DevOps Metrics

DevOps Metrics 2018-02-12T20:17:05+00:00


There are a number of metrics that DevOps borrows from Lean, such as cycle time, lead time, WIP, MTTR and a few others. In order to determine how effective an organization is on their DevOps journey; the following metrics should be used to measure an organization’s DevOps effectiveness.

How often do you Deploy?

This metric is exactly what it says, how often do you deploy a new version of an application or service. The frequent deployment of applications or services suggests that the organization may have an effective continuous improvement practice in place. Frequent deployments also are a key in gaining business buy in.

Deployment time

This measures the amount of time that it takes to promote an application or service from one environment to the next.

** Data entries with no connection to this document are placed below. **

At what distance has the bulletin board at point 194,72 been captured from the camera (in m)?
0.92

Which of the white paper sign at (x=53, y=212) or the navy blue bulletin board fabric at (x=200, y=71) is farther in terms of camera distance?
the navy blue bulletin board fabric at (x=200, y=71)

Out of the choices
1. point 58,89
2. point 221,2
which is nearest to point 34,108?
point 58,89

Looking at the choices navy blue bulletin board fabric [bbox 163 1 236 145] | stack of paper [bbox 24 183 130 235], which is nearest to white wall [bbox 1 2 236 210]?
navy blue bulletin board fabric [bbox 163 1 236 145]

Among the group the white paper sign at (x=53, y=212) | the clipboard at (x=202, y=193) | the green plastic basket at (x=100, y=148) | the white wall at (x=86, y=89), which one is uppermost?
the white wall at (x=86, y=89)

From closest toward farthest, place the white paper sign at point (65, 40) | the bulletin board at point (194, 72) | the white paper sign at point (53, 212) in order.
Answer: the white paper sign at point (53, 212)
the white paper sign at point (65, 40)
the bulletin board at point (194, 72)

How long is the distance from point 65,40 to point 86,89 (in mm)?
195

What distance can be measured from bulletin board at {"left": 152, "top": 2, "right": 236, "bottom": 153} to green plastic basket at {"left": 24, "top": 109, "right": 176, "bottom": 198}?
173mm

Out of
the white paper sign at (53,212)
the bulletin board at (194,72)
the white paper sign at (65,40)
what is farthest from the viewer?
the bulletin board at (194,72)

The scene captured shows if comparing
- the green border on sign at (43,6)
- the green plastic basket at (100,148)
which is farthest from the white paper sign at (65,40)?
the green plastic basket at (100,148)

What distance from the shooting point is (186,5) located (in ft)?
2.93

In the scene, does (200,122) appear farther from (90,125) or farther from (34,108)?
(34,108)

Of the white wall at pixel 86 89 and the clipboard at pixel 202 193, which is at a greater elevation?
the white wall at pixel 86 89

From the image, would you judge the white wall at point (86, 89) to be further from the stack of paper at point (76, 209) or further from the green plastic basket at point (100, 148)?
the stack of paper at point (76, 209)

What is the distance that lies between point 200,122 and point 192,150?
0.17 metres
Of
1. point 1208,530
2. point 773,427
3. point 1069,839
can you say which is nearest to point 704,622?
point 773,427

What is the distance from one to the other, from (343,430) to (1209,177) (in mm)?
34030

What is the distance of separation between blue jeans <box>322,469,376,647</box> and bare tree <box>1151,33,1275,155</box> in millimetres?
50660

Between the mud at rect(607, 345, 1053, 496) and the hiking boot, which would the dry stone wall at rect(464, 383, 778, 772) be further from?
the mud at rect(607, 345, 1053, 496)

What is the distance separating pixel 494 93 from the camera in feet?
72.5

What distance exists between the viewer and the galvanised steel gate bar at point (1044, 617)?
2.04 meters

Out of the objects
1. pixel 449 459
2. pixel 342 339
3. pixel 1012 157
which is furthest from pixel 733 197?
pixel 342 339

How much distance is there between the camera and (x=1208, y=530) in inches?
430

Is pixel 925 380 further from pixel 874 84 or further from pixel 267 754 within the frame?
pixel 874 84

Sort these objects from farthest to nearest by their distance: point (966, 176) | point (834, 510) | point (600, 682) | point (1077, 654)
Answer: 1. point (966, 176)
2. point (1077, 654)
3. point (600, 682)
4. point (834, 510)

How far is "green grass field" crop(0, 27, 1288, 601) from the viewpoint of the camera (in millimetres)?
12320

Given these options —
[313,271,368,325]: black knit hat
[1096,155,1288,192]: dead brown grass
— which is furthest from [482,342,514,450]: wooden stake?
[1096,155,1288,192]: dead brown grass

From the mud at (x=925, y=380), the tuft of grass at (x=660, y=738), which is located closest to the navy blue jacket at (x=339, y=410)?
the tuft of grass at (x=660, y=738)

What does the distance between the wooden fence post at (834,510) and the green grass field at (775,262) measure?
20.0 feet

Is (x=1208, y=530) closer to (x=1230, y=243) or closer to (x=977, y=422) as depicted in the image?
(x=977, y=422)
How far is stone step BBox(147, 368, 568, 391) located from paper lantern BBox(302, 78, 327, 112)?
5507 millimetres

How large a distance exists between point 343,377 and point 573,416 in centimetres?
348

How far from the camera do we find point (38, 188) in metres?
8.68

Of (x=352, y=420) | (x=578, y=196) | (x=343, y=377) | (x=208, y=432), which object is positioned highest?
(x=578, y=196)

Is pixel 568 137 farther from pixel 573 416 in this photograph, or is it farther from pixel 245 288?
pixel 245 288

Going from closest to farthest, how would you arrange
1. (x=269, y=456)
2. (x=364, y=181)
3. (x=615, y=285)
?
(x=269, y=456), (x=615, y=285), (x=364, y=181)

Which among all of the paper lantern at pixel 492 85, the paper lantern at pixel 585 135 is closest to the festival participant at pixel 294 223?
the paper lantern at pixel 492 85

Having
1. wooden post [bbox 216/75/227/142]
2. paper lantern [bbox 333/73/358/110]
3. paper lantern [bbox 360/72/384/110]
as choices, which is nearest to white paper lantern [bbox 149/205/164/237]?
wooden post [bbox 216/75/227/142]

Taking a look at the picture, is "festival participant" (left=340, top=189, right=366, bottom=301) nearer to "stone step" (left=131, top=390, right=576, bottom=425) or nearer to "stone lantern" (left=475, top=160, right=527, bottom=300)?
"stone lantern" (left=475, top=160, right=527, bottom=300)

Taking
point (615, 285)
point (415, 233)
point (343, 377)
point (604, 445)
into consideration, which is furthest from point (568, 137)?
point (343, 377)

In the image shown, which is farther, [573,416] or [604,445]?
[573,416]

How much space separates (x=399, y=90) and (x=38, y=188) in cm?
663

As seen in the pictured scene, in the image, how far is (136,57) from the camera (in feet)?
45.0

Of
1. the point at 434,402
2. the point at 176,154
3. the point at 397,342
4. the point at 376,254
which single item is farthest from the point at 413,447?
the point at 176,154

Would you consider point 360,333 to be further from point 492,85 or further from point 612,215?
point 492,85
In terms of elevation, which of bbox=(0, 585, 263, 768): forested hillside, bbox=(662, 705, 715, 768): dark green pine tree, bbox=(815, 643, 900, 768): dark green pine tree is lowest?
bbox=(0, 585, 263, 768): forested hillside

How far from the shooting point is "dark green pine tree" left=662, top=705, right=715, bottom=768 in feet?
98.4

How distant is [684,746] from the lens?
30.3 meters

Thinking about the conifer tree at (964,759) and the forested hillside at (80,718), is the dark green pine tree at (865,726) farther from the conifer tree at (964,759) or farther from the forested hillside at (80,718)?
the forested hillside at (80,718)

A proper deployment in DevOps assumes an application or service that is loosely coupled in order to be able to deploy without impacting the entire system.

Quality verification time

This is the amount of time that it takes for test automation to run and verify a new application or service. This time should continue on a downward slope if teams are focused on striving for green, meaning they are looking to continuously improve through automation.

Continuous Integration verification frequency

This is a key indicator of the organizations automated testing coverage progress. Without a high Continuous Integration verification frequency, the organization is most likely still handling builds and the corresponding testing in a manual manner. Having a manual build or testing verification, means the release pipeline process will never have a high level of confidence in the code moving through it.

Pipeline success rate

This metric tracks the success rate of iterative code releases through the delivery pipeline, this metric tells an organization if they have built high quality in the various steps in the release pipeline. This metric indicates if the organization has successfully dealt with “Drift” in the delivery pipeline and all of the components of automated testing, such as data management, test coverage and have they shifted left with testing (are they performing security, performance, consistency in the early stages of the pipeline).

Pipeline up time

This metric is an indicator of how often the delivery pipeline is up, which is an indicator of the organizations efforts towards automated testing, code quality, environment provisioning and Drift.

Specification by Example coverage ratio

This metric tracks the percentage of traceability between requirements and tests, which leads to higher confidence levels organization wide for code moving through the delivery pipeline.

Application/Service Feature usage

This metric is a key indicator of the DevOps feedback loops that the organization has put into place. Low usage signals a breakdown in communications in one of the channels between, customers, the business and IT.

Mean time to restore service (MTTRS)

This metric measures the average time it takes to restore a service or a function when the disruption is due to a defect that requires a fix to be developed. A high MTTR could indicate issues in the feedback loops, effectiveness of the delivery pipeline and the organizations ability to react to change.

Quality Gate Detection

This metric is a key indicator of the code quality being released through the delivery pipeline, which in turn results in lower technical debt.